The most important scene of the movie has to be the ballroom dance scene where their love blossomed. The set was very well done and the mood/lighting was impeccable. Belle’s gown was BEAUTIFUL and the Beast suit was well-done. However, as with the rest of the movie, the magic isn’t turned on till the very end of the ballroom scene . I think it has to do with the cinematography being too choppy. There just wasn’t enough of the grand sweeping pans and pullback + zoom-ins from the dance to a wide-angle shot of the ballroom. The camera was dead set on the couple dancing and it cuts in and out of the scene instead of the original slow panning and zooming. However, the last 1/3 of the sequence did work when the music swells and the magic starts with the Beast sweeping Belle off her feet. Some may prefer this although I personally prefer the original 3D animated sequence.

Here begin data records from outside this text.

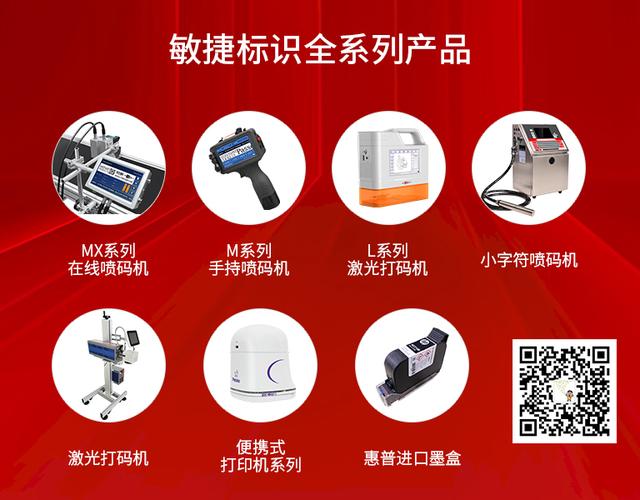 敏捷标识全系列产品

MX系列
在线喷码机

M系列
手持喷码机

L系列
激光打码机

小字符喷码机

激光打码机

便携式
打印机系列

惠普进口墨盒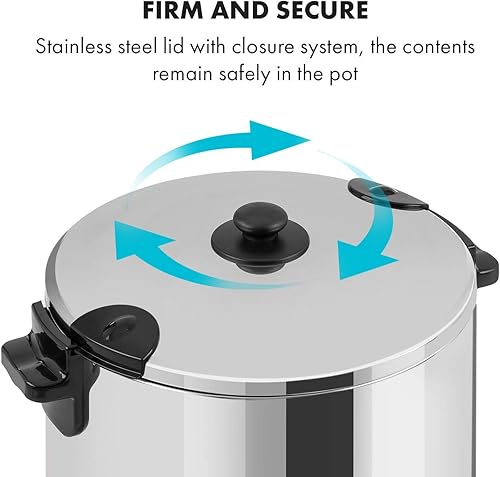 FIRM AND SECURE

Stainless steel lid with closure system, the contents remain safely in the pot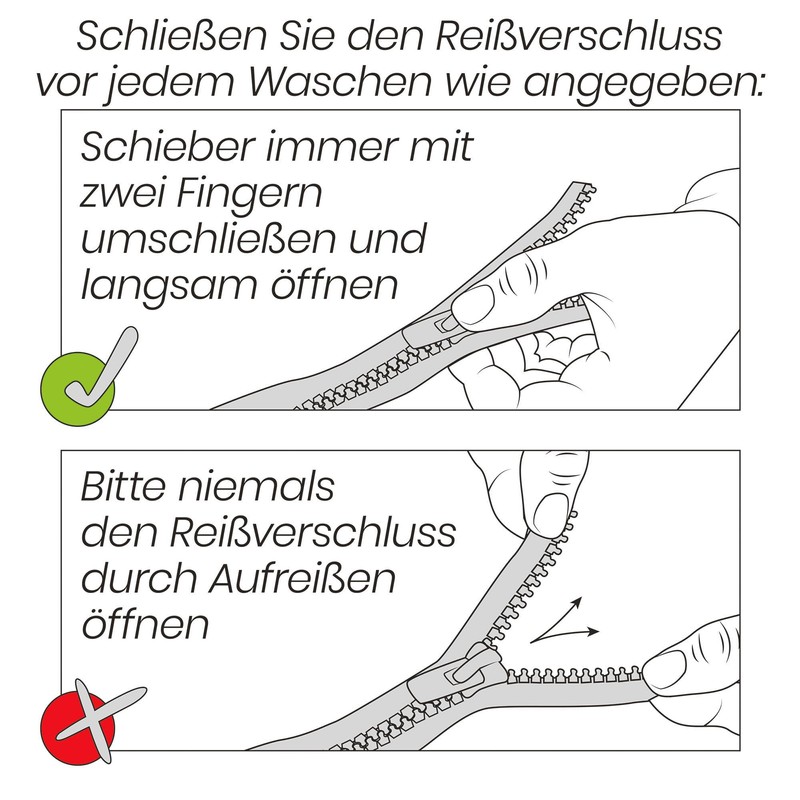 Schließen Sie den Reißverschluss vor jedem Waschen wie angegeben:

Schieber immer mit zwei Fingern umschließen und langsam öffnen

Bitte niemals den Reißverschluss durch Aufreißen öffnen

I also prefer Angela Lansbury’s Mrs Potts rendition of “Beauty and the Beast” because everything just felt heightened. The notes soared higher, the musical crescendo was more majestic, so much so that you feel your soul being lifted as well. And it ended so sweet and gently. Emma Thomson did a decent job but Angela Lansbury did it with 1 take, hitting all the right highs and lows. I also prefer Celine Dion & Peabo Bryson’s rendition of “Beauty and the Beast”, although Ariana Grande & John Legend take was awesome too.

After this, the final Act starts when Gaston locked up Maurice & Belle and the pace picked up considerably. The music and singing also somehow picked up several notches with “Kill the Beast.” The director seemed to be in a rush to finish the movie and it seemed to make the movie MUCH more enjoyable! The plot was tighter, the action was swift and decisive. Mrs Potts recognised her husband from the village during the castle lobby fight sequence! Belle and the Beast tag-team to fight Gaston and Gaston’s cowardly act of begging the Beast not to let go, then shooting the Beast in the back made more sense than the original.

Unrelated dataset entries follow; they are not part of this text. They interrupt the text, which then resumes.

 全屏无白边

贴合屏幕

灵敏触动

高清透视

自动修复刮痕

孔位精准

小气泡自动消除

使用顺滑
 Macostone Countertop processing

All the actors also seemed to wake up and really pulled their acts together. Belle suddenly became fearless and compassionate, Beast truly showed his aggressiveness and resolve, Gaston became the jealous & cunning nutcase he truly is.

After the last petal fell, BatB (2017) did something unexpected and pulled a tear-jerker by showing all the castle inhabitants turning to lifeless object in addition to the beast dying. Belle cried and finally confessed her love for the Beast. At this moment, the mysterious enchantress returned to break the spell, resurrecting and reforming the Prince. The castle staff reanimated & returned to their human form while winter turned to spring. And as a bonus, the village invaders suddenly remember the castle and their loved ones working there. This absolutely made a lot of sense retrospectively.

This last 10-15 minutes of the movie really saved it. While it’s still not great enough for me to give it 7.5, it made me feel it was still worth my money bringing the family to watch it. Without it, I would have rated this movie a 6. It’s interesting to note that when I watched BatB on 16/3/2017, IMDB showed 6.1, but as of 18/3/2017, IMDB shows 7.6. Rotten Tomato also went up to 71% while Metacritic remains at 65.

I would recommend you go watch it. You will probably enjoy this more if you’ve never watch the animated movie first because there’s a reason the 1991 movie is rated an ‘8’ on IMDB.